Department of Chemistry, Acadia University, Wolfville, NS B4P 2R6, Canada.
Inorg Chem. 2010 Mar 15;49(6):2889-900. doi: 10.1021/ic902427r.
Several mononuclear Ru(II) dyads possessing 1,10-phenanthroline-appended pyrenylethynylene ligands were synthesized, characterized, and evaluated for their potential in photobiological applications such as photodynamic therapy (PDT). These complexes interact with DNA via intercalation and photocleave DNA in vitro at submicromolar concentrations when irradiated with visible light (lambda(irr) > or = 400 nm). Such properties are remarkably sensitive to the position of the ethynylpyrenyl substituent on the 1,10-phenanthroline ring, with 3-substitution showing the strongest binding under all conditions and causing the most deleterious DNA damage. Both dyads photocleave DNA under hypoxic conditions, and this photoactivity translates well to cytotoxicity and photocytotoxicity models using human leukemia cells, where the 5- and 3-substituted dyads show photocytotoxicity at 5-10 microM and 10-20 microM, respectively, with minimal, or essentially no, dark toxicity at these concentrations. This lack of dark cytotoxicity at concentrations where significant photoactivity is observed emphasizes that agents with strong intercalating units, previously thought to be too toxic for phototherapeutic applications, should not be excluded from the arsenal of potential photochemotherapeutic agents under investigation.
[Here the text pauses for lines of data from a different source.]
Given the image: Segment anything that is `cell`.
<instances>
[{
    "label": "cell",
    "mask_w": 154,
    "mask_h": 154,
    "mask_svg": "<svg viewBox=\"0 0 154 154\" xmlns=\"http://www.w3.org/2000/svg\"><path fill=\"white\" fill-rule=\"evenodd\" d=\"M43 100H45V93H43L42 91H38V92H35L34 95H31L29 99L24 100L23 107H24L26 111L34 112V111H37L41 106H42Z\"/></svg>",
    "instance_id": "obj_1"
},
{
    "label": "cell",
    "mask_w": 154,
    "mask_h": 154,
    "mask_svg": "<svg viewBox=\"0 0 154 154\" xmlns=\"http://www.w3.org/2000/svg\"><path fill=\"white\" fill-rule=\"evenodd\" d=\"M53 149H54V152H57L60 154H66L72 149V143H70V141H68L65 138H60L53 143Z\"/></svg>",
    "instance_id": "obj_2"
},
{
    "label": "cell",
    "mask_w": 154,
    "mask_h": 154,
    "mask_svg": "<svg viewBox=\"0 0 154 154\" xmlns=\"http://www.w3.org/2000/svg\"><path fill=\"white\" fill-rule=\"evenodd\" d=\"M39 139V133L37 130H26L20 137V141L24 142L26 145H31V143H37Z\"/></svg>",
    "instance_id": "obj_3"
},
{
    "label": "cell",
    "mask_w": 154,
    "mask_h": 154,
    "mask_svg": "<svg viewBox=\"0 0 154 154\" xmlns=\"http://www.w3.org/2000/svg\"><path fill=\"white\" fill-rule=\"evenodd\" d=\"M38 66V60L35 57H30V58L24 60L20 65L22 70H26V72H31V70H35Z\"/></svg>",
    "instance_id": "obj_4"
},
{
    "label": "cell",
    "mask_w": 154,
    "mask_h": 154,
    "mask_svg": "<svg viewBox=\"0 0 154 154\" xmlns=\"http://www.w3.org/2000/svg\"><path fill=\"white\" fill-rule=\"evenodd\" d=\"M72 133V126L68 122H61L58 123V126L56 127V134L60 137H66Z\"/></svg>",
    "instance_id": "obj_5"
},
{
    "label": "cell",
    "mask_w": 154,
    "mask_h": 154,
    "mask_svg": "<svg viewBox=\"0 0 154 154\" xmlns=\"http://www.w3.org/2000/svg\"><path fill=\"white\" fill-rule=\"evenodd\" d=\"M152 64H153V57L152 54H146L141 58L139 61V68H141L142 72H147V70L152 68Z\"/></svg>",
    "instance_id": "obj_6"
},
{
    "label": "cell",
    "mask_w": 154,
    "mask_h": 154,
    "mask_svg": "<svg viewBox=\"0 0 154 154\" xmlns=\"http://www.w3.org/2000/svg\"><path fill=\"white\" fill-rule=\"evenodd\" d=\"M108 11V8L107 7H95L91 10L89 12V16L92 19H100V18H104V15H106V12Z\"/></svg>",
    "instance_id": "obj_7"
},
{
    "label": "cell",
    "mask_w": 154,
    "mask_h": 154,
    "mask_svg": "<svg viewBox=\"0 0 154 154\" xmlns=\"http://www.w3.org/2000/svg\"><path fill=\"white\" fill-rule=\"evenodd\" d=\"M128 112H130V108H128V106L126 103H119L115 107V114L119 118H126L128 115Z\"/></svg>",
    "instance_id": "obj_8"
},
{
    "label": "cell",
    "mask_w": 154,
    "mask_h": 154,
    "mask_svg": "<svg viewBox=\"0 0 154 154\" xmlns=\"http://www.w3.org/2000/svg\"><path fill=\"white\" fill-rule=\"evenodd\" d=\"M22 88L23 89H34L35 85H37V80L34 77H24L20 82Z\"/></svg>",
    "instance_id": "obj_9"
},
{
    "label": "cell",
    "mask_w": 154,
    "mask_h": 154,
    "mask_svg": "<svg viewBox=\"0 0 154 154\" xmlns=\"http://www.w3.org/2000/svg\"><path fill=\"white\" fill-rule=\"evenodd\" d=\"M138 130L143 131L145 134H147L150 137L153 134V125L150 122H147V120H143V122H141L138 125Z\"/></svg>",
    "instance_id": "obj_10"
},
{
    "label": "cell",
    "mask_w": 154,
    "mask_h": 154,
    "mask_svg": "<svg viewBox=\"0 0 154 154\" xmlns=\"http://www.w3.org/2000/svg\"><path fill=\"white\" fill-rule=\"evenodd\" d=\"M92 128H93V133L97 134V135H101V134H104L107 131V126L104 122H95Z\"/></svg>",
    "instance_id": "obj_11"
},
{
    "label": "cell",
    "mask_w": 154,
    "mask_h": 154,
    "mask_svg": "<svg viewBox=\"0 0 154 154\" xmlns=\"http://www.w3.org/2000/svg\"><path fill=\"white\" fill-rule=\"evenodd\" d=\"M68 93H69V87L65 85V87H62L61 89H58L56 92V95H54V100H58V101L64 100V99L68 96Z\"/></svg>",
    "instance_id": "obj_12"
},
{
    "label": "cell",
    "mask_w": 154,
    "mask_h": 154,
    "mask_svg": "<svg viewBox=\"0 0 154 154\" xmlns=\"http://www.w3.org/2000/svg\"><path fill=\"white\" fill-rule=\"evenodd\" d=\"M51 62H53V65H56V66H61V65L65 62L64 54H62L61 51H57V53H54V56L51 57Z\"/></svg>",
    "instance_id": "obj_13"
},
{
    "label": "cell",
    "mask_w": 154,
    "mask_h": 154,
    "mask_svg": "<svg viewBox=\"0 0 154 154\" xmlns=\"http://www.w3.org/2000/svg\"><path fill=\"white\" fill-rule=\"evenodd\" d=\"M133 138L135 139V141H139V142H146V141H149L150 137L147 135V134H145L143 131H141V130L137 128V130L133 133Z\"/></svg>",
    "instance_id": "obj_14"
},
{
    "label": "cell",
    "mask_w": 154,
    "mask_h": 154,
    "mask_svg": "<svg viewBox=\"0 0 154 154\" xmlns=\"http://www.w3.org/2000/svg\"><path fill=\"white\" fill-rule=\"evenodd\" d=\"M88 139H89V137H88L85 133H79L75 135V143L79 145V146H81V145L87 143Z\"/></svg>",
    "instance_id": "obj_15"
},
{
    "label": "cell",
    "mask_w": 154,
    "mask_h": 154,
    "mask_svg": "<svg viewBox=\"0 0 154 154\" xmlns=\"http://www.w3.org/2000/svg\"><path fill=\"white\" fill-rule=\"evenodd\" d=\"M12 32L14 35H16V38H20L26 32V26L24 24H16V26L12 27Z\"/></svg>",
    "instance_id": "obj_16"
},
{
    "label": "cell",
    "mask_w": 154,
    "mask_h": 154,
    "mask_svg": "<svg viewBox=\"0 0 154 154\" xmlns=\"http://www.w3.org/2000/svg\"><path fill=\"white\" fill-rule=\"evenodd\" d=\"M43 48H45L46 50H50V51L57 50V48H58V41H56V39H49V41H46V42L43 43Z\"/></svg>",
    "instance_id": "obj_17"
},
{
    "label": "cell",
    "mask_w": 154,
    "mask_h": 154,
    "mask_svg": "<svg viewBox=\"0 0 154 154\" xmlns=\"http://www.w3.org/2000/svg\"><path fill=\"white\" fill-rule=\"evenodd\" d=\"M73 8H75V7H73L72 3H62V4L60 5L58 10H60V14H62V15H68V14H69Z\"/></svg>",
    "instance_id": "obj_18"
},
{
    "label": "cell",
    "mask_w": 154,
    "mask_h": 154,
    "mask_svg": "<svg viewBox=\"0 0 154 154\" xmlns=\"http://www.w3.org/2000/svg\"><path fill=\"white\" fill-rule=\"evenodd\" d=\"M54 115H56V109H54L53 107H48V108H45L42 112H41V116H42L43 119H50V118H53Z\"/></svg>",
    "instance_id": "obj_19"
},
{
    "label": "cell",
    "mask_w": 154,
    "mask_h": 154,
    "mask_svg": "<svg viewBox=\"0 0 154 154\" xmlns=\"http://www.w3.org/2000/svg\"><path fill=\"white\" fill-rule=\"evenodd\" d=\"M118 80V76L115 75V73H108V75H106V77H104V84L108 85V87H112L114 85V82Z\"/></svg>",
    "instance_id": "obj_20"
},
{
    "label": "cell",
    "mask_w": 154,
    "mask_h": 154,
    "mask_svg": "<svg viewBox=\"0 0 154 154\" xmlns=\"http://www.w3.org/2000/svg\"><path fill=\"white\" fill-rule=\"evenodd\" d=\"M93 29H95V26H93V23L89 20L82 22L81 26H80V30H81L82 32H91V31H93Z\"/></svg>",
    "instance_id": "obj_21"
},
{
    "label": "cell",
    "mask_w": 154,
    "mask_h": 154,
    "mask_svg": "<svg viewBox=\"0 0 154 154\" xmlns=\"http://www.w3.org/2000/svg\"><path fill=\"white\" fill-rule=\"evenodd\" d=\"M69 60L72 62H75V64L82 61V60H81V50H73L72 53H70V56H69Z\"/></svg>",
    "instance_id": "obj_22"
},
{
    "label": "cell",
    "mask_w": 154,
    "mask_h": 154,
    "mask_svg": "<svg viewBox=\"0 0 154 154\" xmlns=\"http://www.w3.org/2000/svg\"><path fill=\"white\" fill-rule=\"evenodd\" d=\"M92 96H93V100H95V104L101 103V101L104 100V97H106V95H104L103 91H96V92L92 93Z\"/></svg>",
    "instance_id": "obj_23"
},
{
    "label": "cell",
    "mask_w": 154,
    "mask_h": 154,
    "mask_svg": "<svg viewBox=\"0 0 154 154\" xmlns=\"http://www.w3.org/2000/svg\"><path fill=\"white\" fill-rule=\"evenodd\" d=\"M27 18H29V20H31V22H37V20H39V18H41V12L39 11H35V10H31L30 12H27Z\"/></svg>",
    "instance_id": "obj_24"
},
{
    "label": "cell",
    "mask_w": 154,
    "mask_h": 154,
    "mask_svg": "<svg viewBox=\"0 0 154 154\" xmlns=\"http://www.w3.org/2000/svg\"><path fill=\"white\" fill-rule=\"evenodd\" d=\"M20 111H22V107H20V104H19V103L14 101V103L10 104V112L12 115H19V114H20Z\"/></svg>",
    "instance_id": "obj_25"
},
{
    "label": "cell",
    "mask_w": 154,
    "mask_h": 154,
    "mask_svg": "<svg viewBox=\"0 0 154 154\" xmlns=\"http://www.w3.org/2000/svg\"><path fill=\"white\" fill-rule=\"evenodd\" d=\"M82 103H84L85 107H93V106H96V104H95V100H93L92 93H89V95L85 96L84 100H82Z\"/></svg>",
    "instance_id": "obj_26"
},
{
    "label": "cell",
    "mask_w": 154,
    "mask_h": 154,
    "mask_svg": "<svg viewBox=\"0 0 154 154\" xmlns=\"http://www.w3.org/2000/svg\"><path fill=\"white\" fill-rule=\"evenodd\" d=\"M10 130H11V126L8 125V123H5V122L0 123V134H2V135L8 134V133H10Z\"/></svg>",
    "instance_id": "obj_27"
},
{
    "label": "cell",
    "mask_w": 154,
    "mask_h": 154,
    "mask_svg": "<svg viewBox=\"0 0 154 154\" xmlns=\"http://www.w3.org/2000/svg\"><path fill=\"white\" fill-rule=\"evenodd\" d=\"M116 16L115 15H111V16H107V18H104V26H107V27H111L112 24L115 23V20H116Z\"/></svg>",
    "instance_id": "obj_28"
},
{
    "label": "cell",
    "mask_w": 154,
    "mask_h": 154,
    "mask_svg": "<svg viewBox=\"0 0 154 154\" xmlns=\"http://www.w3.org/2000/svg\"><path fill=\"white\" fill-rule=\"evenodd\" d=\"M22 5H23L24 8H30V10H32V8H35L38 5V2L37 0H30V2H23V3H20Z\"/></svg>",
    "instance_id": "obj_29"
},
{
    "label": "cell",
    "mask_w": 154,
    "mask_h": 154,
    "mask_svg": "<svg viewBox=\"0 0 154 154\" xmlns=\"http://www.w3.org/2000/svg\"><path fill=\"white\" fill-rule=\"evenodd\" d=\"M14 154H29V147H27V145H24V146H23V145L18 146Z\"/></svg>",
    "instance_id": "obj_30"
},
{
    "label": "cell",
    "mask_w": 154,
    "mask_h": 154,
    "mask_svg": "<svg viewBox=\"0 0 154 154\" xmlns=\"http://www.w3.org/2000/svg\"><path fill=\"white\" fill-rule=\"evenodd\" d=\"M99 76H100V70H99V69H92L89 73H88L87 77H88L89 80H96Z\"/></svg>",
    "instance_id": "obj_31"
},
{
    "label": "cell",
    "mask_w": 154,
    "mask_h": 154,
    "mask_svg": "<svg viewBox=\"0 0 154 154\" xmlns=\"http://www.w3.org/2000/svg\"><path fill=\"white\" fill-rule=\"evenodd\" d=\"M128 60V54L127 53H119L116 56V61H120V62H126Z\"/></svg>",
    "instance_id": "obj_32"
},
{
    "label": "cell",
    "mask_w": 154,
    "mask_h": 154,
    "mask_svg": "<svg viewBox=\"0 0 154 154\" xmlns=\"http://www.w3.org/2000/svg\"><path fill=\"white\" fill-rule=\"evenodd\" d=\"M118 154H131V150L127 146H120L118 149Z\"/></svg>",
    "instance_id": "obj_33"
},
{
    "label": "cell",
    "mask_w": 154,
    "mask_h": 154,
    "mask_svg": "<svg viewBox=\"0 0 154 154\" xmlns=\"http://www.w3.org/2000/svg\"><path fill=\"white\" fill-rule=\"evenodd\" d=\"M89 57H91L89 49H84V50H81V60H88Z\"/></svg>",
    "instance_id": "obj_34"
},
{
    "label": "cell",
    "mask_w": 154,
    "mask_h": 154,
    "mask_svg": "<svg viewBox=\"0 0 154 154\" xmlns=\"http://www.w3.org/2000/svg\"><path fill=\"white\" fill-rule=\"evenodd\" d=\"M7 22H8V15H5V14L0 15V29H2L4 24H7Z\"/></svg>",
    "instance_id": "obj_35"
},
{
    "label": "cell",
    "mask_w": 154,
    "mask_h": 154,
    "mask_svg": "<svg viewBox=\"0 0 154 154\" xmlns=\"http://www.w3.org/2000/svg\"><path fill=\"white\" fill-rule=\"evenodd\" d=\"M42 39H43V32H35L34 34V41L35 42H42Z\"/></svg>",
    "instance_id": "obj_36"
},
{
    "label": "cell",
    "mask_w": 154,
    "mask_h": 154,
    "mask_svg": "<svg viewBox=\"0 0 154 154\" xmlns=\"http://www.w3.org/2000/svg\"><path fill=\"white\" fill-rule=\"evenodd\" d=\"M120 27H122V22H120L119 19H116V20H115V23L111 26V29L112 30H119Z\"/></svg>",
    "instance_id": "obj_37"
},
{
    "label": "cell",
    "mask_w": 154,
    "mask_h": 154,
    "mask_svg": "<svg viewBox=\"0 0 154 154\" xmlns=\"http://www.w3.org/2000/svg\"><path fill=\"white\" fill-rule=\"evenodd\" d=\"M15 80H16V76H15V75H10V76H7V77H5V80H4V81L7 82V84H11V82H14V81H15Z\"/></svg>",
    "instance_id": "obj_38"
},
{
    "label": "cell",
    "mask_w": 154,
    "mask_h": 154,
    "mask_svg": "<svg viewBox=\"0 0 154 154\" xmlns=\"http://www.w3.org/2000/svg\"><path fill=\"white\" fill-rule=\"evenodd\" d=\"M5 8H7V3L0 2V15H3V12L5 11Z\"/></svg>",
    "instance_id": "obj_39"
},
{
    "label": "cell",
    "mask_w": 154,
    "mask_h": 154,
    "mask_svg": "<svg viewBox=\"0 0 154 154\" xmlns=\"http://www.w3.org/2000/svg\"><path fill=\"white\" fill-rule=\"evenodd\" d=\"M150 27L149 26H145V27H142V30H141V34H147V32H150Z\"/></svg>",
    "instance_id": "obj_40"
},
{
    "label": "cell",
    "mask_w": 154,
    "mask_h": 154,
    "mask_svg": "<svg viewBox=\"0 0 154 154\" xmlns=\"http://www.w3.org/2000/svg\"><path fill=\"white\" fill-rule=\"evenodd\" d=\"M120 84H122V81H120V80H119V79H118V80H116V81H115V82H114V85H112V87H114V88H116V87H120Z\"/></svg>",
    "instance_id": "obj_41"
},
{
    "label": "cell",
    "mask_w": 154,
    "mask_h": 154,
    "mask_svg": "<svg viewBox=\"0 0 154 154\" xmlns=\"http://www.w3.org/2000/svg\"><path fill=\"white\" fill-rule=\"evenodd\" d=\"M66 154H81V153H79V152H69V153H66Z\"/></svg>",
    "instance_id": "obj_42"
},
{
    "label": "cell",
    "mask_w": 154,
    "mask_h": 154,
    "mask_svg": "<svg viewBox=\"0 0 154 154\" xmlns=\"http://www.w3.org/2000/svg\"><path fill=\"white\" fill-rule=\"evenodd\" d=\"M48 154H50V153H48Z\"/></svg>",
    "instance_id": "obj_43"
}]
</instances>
几种单核钌(II)二聚体具有 1,10-菲啰啉取代的芘基乙炔配体,它们被合成、表征,并评估其在光生物学应用中的潜力,如光动力疗法(PDT)。这些配合物通过嵌入与 DNA 相互作用,并在亚微米浓度下在可见光(lambda(irr) >或= 400nm)照射下体外光解 DNA。这种性质对 1,10-菲啰啉环上乙炔基芘基取代基的位置非常敏感,在所有条件下,3-取代基显示出最强的结合,并导致最有害的 DNA 损伤。这两个二聚体在缺氧条件下光解 DNA,这种光活性在使用人白血病细胞的细胞毒性和光细胞毒性模型中得到很好的转化,其中 5-和 3-取代的二聚体在 5-10 microM 和 10-20 microM 时分别显示出光细胞毒性,在这些浓度下,暗毒性最小或基本上没有。在观察到显著光活性的浓度下没有暗细胞毒性,这强调了以前认为对于光治疗应用过于毒性的具有强嵌入单元的试剂不应该被排除在正在研究的潜在光化学治疗剂的武器库之外。